# Start of Source document

Midsommar Is Like the Spookiest Acid Trip of Your Life

‘Midsommar’ Is Like the Spookiest Acid Trip of Your Life

And it’s got full-frontal male nudity.

The scariest thing about Midsommar, writer/director Ari Aster's follow up to the brutality of Hereditary, is that there are no gay people. Or rather that the movie is about a radical faerie sanctuary full of straight people, the only thing scarier than one full of queer people.

Aster's follow up was always going to be judged against Hereditary, and it is emphatically not that film, in an intentional and specific way. Hereditary told an intimate story about a family being torn apart by a satanic cult, complete with lots of beheading. Both films deal with grief, but Hereditary is about what we lose (and unwittingly inherit) by being part of a family. Midsommar is about the loneliness of loss, and what lengths you'd go to if given the chance to not only bear it but share it.

The film follows Dani (Florence Pugh, we stan), who loses her family in an inconceivable tragedy before the credits roll, just as her boyfriend (Jack Reynor, hot) was about to dump her so he could bang hot Swedish girls on his summer vacation. But months later, he's stuck with a girl he doesn't love in the deepest grief of her life and so invites her to join him at a remote Swedish commune their friend Pelle (Vilhelm Blomgren, also hot) is from. Once they arrive in the permasunny picturesque woods, it's clear they feel like outsiders. But Pelle's family, which is more of a cult, welcomes them into their Midsommar ritual, a special event that happens every 90 years. First these rituals are weird in a funny way, then unsettling, then horrific, then sexy, then horrific and sexy. The film really is like the ultimate psychedelic trip: sure, there are bumpy moments, but everything is cool to look at and you learn something about yourself along the way.

# End of Source document
# Start of Dataset records

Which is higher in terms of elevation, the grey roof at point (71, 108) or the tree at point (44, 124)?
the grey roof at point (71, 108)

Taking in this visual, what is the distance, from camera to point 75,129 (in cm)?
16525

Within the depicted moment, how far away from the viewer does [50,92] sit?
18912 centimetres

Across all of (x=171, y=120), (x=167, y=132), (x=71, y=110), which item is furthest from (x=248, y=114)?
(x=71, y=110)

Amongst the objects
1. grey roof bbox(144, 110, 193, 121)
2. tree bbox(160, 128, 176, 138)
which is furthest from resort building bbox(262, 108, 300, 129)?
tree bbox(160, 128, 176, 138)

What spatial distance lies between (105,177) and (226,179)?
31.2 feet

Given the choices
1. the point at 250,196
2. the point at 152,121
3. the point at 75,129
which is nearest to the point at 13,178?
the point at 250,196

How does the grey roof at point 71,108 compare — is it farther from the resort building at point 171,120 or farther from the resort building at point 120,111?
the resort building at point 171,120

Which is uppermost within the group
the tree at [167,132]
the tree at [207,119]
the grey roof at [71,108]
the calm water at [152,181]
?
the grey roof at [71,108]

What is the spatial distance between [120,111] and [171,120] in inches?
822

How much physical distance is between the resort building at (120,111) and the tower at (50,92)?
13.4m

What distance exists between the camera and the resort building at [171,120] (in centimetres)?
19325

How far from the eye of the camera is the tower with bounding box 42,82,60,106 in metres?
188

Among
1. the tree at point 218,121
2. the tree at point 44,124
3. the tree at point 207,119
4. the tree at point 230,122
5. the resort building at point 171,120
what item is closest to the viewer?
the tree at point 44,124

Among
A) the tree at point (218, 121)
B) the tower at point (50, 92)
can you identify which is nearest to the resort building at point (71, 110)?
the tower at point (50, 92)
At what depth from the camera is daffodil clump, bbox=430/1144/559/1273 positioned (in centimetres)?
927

# End of Dataset records

## Short problem A:
Edit the Midsommar review: begin at the words "The scariest thing" and stop after "but share it.", changing "radical faerie sanctuary" to "hidden forest retreat".
## Short problem B:
Carry on writing the Midsommar review from the point where it stops.

## Response A:
The scariest thing about Midsommar, writer/director Ari Aster's follow up to the brutality of Hereditary, is that there are no gay people. Or rather that the movie is about a hidden forest retreat full of straight people, the only thing scarier than one full of queer people.

Aster's follow up was always going to be judged against Hereditary, and it is emphatically not that film, in an intentional and specific way. Hereditary told an intimate story about a family being torn apart by a satanic cult, complete with lots of beheading. Both films deal with grief, but Hereditary is about what we lose (and unwittingly inherit) by being part of a family. Midsommar is about the loneliness of loss, and what lengths you'd go to if given the chance to not only bear it but share it.

## Response B:
Midsommaris far less scary than Hereditary and it's also so much funnier -- in a way, it's a comedy about dumb Americans thinking they can go immerse themselves in another culture as spectators and being proven very wrong. While there are moments of gore, body horror, and suspense, Midsommar is less a horror film and more of a thriller. It's also weirdly sexy and is the rare horror film that features full-frontal male nudity. The film's two and a half hour runtime is...long, but the length gives the film a sustained feeling and allows scenes to breathe rather than being oppressive. Florence Pugh is truly a revelation as Dani, she carries the film as a woman desperately trying to claw her way out of grief, but the supporting actors all do an excellent job, as does the cast of (entirely white) extras.

The power of ritual is at the center of Midsommar, the way rituals -- not specific ones, but the almost subconscious knowledge of the existence of ritual and our automatic deference to them. As strangers in strange lands, we automatically reorient ourselves around existing traditions out of courtesy or a desire to acclimate, but what happens when those rituals are hostile? Watching the film, I couldn't help but think of all the times I've traveled internationally, never more aware of being a dumb American and doing anything possible to not be one, whether that meant eating something I didn't really want to or following along with a local custom that seemed strange -- thankfully it never led to me getting any body parts removed.

But Midsommar reminded me of nothing more than my time at radical faerie sanctuaries, high off my tits and dancing around a maypole, hoping that this group of hot strangers would like me and make me one of them. Midsommar just had more women.